- Problem to work on: Take the lines from the one with "Within the selection" through the end of the material below and repeat them exactly, dropping every picture.

- Extracted information:
══════════════════════════════

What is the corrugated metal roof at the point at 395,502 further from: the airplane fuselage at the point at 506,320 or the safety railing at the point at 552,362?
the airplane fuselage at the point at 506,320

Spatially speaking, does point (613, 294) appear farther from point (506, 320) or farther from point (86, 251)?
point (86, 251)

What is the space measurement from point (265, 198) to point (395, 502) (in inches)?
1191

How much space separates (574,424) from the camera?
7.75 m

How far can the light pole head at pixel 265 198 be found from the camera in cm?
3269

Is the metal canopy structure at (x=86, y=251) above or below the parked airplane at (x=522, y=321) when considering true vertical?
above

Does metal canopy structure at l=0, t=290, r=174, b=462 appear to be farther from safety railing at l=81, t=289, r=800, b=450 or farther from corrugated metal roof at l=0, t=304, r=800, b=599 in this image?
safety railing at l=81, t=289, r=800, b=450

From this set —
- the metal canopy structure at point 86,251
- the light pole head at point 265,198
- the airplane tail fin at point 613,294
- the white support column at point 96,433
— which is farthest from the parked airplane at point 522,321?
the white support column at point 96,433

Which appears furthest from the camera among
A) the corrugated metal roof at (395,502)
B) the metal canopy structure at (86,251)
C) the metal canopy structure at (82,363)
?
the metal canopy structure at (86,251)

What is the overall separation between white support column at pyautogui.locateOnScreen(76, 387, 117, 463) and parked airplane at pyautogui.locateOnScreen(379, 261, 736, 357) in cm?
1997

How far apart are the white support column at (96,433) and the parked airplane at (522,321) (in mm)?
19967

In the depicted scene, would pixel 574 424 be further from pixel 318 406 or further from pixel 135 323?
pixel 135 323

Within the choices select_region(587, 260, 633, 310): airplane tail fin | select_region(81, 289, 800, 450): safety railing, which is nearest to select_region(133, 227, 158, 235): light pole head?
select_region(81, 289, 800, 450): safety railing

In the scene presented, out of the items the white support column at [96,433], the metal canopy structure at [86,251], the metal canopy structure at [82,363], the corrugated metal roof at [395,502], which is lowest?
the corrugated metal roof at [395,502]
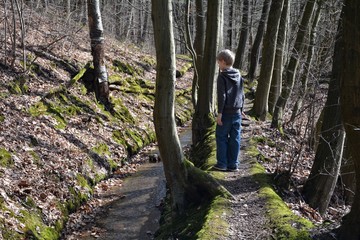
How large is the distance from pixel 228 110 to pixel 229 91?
348 mm

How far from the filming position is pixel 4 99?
9750 millimetres

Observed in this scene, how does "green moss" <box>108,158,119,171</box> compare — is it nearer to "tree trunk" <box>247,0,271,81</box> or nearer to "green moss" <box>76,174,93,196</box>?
"green moss" <box>76,174,93,196</box>

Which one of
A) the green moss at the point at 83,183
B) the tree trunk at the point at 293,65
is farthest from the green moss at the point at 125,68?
the green moss at the point at 83,183

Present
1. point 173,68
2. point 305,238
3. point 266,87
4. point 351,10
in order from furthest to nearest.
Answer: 1. point 266,87
2. point 173,68
3. point 305,238
4. point 351,10

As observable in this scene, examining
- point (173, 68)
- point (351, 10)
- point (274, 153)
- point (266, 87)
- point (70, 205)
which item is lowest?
point (70, 205)

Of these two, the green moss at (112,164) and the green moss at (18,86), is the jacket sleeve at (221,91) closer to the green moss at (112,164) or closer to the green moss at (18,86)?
the green moss at (112,164)

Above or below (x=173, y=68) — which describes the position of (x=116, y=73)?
below

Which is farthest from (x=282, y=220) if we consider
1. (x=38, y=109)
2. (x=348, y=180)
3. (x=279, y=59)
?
(x=279, y=59)

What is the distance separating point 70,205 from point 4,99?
3570 mm

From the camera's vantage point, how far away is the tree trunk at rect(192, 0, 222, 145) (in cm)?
1038

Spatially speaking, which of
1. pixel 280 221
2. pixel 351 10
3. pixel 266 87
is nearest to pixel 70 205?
pixel 280 221

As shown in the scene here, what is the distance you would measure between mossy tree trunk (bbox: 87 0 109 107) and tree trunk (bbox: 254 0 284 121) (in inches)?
197

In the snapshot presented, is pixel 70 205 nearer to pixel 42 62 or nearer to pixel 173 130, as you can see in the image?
pixel 173 130

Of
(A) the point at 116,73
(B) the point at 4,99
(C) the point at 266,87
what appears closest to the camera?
(B) the point at 4,99
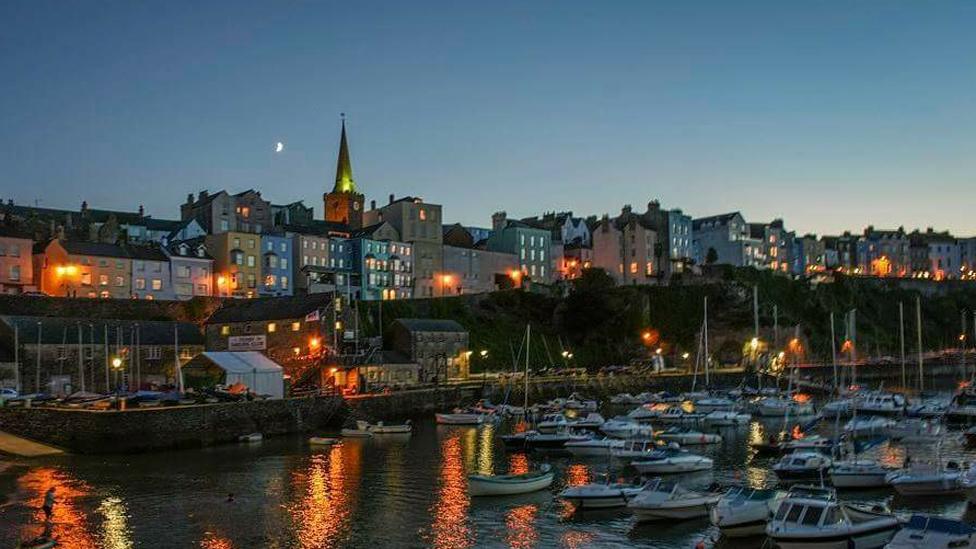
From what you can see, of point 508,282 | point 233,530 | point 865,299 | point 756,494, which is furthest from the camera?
point 865,299

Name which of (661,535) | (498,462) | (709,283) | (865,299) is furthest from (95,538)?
(865,299)

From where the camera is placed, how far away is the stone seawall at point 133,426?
5144cm

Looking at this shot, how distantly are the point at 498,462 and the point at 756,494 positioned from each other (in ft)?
68.5

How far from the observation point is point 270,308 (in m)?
82.5

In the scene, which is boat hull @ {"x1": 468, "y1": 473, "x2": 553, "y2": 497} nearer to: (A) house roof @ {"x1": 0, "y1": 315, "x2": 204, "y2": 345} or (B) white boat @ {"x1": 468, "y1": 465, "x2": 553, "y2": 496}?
(B) white boat @ {"x1": 468, "y1": 465, "x2": 553, "y2": 496}

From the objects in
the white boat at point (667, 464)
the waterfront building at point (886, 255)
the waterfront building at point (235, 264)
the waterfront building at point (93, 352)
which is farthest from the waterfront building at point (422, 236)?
the waterfront building at point (886, 255)

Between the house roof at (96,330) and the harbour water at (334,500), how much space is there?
22.9m

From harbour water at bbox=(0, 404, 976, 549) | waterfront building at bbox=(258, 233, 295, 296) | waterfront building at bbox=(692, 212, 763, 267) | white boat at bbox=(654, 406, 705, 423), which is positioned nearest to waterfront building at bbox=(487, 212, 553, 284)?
waterfront building at bbox=(692, 212, 763, 267)

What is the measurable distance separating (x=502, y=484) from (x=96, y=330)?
163 feet

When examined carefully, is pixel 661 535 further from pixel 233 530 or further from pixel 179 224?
pixel 179 224

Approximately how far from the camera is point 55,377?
224ft

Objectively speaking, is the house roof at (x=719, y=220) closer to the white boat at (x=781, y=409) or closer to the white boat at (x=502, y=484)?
the white boat at (x=781, y=409)

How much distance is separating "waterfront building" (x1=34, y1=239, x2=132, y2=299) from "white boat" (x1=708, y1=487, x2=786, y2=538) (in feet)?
256

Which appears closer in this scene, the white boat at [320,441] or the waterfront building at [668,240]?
the white boat at [320,441]
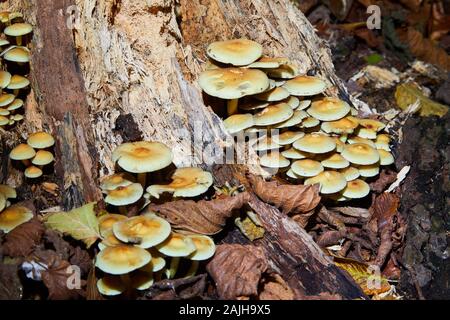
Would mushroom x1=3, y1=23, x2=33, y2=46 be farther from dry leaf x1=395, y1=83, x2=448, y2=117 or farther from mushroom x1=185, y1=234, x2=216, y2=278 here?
dry leaf x1=395, y1=83, x2=448, y2=117

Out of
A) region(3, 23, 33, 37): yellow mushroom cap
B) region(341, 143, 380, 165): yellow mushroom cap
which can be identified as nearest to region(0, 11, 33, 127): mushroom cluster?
region(3, 23, 33, 37): yellow mushroom cap

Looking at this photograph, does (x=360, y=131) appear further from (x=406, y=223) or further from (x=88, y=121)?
(x=88, y=121)

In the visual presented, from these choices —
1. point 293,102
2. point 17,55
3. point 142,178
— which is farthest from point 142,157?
point 17,55

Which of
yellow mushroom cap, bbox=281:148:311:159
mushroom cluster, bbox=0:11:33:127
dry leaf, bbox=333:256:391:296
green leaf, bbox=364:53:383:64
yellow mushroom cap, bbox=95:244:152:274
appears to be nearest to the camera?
yellow mushroom cap, bbox=95:244:152:274

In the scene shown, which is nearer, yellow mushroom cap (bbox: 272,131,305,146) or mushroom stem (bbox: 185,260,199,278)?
mushroom stem (bbox: 185,260,199,278)

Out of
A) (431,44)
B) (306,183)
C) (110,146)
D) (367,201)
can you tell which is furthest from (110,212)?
(431,44)

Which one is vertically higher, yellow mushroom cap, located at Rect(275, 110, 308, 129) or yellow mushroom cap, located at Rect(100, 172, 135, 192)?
yellow mushroom cap, located at Rect(275, 110, 308, 129)
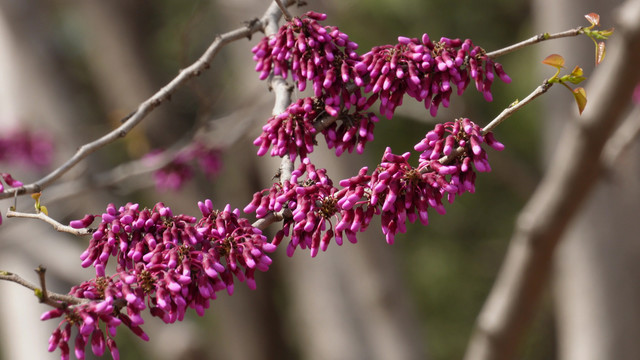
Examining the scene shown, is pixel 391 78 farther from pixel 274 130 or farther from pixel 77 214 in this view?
pixel 77 214

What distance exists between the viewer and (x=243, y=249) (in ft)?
5.05

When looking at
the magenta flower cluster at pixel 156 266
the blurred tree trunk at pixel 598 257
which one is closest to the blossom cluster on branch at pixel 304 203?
the magenta flower cluster at pixel 156 266

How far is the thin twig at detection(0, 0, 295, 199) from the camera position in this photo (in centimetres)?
185

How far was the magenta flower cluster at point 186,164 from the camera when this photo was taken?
149 inches

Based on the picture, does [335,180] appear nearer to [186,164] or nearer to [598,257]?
[186,164]

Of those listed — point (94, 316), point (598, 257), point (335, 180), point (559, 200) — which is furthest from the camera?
point (335, 180)

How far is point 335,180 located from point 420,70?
311 centimetres

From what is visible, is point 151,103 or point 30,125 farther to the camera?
point 30,125

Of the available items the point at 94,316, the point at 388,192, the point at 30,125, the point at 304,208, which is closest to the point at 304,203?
the point at 304,208

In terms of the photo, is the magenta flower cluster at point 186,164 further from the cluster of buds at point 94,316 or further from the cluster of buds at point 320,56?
the cluster of buds at point 94,316

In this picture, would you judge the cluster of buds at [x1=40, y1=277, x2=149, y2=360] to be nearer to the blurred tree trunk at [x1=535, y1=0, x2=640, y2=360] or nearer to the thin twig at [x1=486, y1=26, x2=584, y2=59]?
the thin twig at [x1=486, y1=26, x2=584, y2=59]

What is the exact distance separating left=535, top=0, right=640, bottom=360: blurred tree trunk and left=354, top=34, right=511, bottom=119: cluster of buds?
→ 2716 millimetres

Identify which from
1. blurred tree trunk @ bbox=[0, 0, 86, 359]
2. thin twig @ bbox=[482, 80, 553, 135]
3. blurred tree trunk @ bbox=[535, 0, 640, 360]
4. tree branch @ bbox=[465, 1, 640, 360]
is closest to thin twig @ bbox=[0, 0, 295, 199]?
thin twig @ bbox=[482, 80, 553, 135]

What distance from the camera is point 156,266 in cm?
147
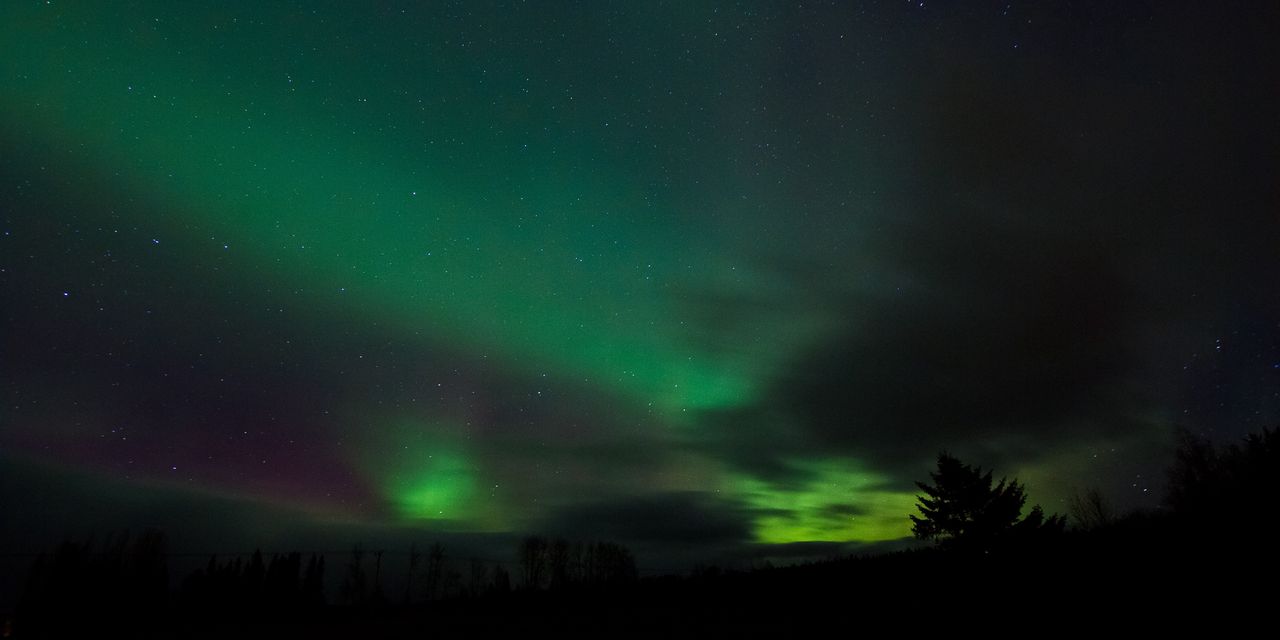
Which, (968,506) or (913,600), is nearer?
(913,600)

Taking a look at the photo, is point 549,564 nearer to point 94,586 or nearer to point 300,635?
point 94,586

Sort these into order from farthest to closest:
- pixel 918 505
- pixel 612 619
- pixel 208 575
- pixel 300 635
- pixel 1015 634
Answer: pixel 208 575 → pixel 918 505 → pixel 300 635 → pixel 612 619 → pixel 1015 634

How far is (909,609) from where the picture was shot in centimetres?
1458

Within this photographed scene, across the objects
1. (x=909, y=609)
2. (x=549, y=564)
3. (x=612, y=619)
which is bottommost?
(x=549, y=564)

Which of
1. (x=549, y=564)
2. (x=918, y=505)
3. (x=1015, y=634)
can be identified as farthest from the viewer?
(x=549, y=564)

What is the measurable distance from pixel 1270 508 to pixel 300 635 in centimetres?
3593

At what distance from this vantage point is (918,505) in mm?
58562

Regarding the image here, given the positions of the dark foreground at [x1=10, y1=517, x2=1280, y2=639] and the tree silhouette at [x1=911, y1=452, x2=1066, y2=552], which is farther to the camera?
the tree silhouette at [x1=911, y1=452, x2=1066, y2=552]

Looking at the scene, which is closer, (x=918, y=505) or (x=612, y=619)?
(x=612, y=619)

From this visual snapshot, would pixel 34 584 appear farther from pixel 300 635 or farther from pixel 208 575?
pixel 300 635

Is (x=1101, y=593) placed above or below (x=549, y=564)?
above

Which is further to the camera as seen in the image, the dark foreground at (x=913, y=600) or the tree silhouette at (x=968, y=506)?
the tree silhouette at (x=968, y=506)

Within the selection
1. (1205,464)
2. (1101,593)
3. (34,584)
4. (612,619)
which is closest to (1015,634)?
(1101,593)

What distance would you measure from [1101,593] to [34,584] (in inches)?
3445
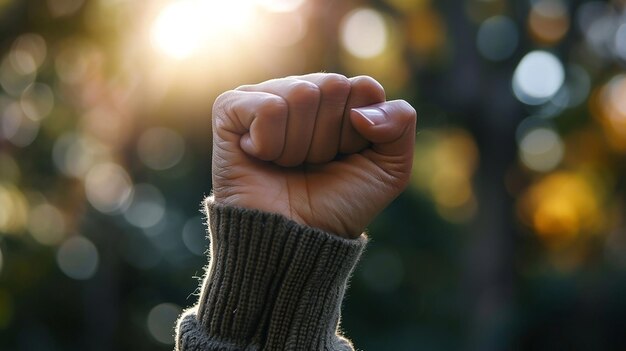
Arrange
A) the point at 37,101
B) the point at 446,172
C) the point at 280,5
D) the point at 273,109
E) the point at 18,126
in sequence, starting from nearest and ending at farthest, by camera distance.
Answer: the point at 273,109 → the point at 280,5 → the point at 37,101 → the point at 18,126 → the point at 446,172

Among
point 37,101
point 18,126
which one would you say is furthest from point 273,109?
point 18,126

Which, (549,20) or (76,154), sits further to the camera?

══════════════════════════════

- Final result:
Within the selection
1. (1205,464)
2. (1101,593)
3. (34,584)
4. (612,619)
which is closest to (1015,634)?
(1101,593)

What distance would you measure from [1101,593] to [34,584] (in inches)?
3445
Arrange
A) the point at 37,101
B) the point at 446,172
C) the point at 280,5
D) the point at 273,109
E) the point at 18,126
in sequence, starting from nearest and ending at farthest, by camera distance.
Answer: the point at 273,109 → the point at 280,5 → the point at 37,101 → the point at 18,126 → the point at 446,172

Among
point 37,101
point 18,126
which one would you say is furthest from point 273,109?
point 18,126

Which, (549,20) or (76,154), sits further to the camera?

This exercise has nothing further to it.